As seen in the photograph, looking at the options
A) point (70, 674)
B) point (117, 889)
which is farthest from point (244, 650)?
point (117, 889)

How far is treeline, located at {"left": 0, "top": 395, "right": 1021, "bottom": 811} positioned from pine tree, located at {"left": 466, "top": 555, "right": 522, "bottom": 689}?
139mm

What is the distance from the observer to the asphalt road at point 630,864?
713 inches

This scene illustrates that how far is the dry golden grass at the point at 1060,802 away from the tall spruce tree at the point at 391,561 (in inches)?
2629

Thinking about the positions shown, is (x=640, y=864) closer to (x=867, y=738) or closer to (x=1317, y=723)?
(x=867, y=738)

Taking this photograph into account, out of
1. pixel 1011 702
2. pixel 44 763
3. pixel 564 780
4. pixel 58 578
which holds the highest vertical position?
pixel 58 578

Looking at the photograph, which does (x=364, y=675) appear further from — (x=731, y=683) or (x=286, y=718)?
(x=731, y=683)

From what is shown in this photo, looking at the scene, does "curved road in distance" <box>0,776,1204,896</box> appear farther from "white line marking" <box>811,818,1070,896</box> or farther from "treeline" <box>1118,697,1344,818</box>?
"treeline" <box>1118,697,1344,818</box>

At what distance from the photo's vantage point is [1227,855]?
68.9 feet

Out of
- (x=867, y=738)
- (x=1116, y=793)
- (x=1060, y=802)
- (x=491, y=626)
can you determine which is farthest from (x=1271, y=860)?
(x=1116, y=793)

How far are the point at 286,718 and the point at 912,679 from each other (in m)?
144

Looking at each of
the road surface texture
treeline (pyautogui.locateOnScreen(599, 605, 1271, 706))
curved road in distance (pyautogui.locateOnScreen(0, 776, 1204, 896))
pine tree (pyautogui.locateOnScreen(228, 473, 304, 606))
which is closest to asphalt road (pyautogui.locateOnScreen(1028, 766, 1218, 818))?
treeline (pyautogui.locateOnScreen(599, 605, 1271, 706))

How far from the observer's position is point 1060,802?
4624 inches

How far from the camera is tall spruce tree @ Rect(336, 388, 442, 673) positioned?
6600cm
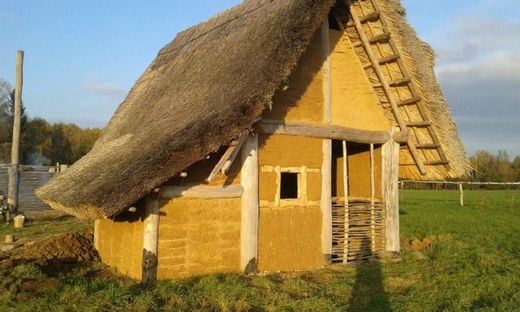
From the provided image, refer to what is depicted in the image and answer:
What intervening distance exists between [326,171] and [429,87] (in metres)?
2.71

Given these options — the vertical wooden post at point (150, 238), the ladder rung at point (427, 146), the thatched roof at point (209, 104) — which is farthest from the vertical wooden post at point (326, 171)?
the vertical wooden post at point (150, 238)

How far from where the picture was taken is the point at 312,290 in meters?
7.31

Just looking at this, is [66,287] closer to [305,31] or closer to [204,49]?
[305,31]

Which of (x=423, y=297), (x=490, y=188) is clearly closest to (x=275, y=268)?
(x=423, y=297)

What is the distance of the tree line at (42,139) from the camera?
39372 millimetres

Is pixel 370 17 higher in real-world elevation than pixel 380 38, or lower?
higher

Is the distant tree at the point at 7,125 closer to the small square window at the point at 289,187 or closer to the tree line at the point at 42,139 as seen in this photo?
the tree line at the point at 42,139

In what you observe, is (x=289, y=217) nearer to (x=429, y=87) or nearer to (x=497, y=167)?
(x=429, y=87)

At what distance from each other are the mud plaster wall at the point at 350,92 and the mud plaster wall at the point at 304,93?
0.40m

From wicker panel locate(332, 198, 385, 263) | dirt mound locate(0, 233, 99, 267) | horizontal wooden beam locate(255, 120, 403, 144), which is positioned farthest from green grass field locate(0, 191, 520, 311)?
horizontal wooden beam locate(255, 120, 403, 144)

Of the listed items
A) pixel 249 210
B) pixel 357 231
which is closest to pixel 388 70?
pixel 357 231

++++++++

:: TASK TO CARRY OUT ::
Beginning at the line where "How far from where" appears, extract each line through the end of the data above; keep them exact and include nothing else.

:: FINAL RESULT ::
How far from where the picture was taken is the point at 312,290 in meters?
7.31

Just looking at this, is [66,287] closer to [305,31] or closer to [204,49]?
[305,31]

Which of (x=423, y=297), (x=490, y=188) is clearly closest to (x=275, y=268)?
(x=423, y=297)

What is the distance of the tree line at (42,139) from the camera?
39372 millimetres

Is pixel 370 17 higher in real-world elevation than pixel 380 38, or lower?
higher

Is the distant tree at the point at 7,125 closer to the small square window at the point at 289,187 or closer to the tree line at the point at 42,139 as seen in this photo?
the tree line at the point at 42,139

In what you observe, is (x=289, y=217) nearer to (x=429, y=87) or nearer to (x=497, y=167)?
(x=429, y=87)

At what distance from each other are the mud plaster wall at the point at 350,92 and the mud plaster wall at the point at 304,93?
0.40m

From wicker panel locate(332, 198, 385, 263) | dirt mound locate(0, 233, 99, 267) | horizontal wooden beam locate(255, 120, 403, 144), which is positioned farthest from green grass field locate(0, 191, 520, 311)?
horizontal wooden beam locate(255, 120, 403, 144)

Of the listed items
A) pixel 249 210
B) pixel 357 231
which is closest to pixel 388 70?
pixel 357 231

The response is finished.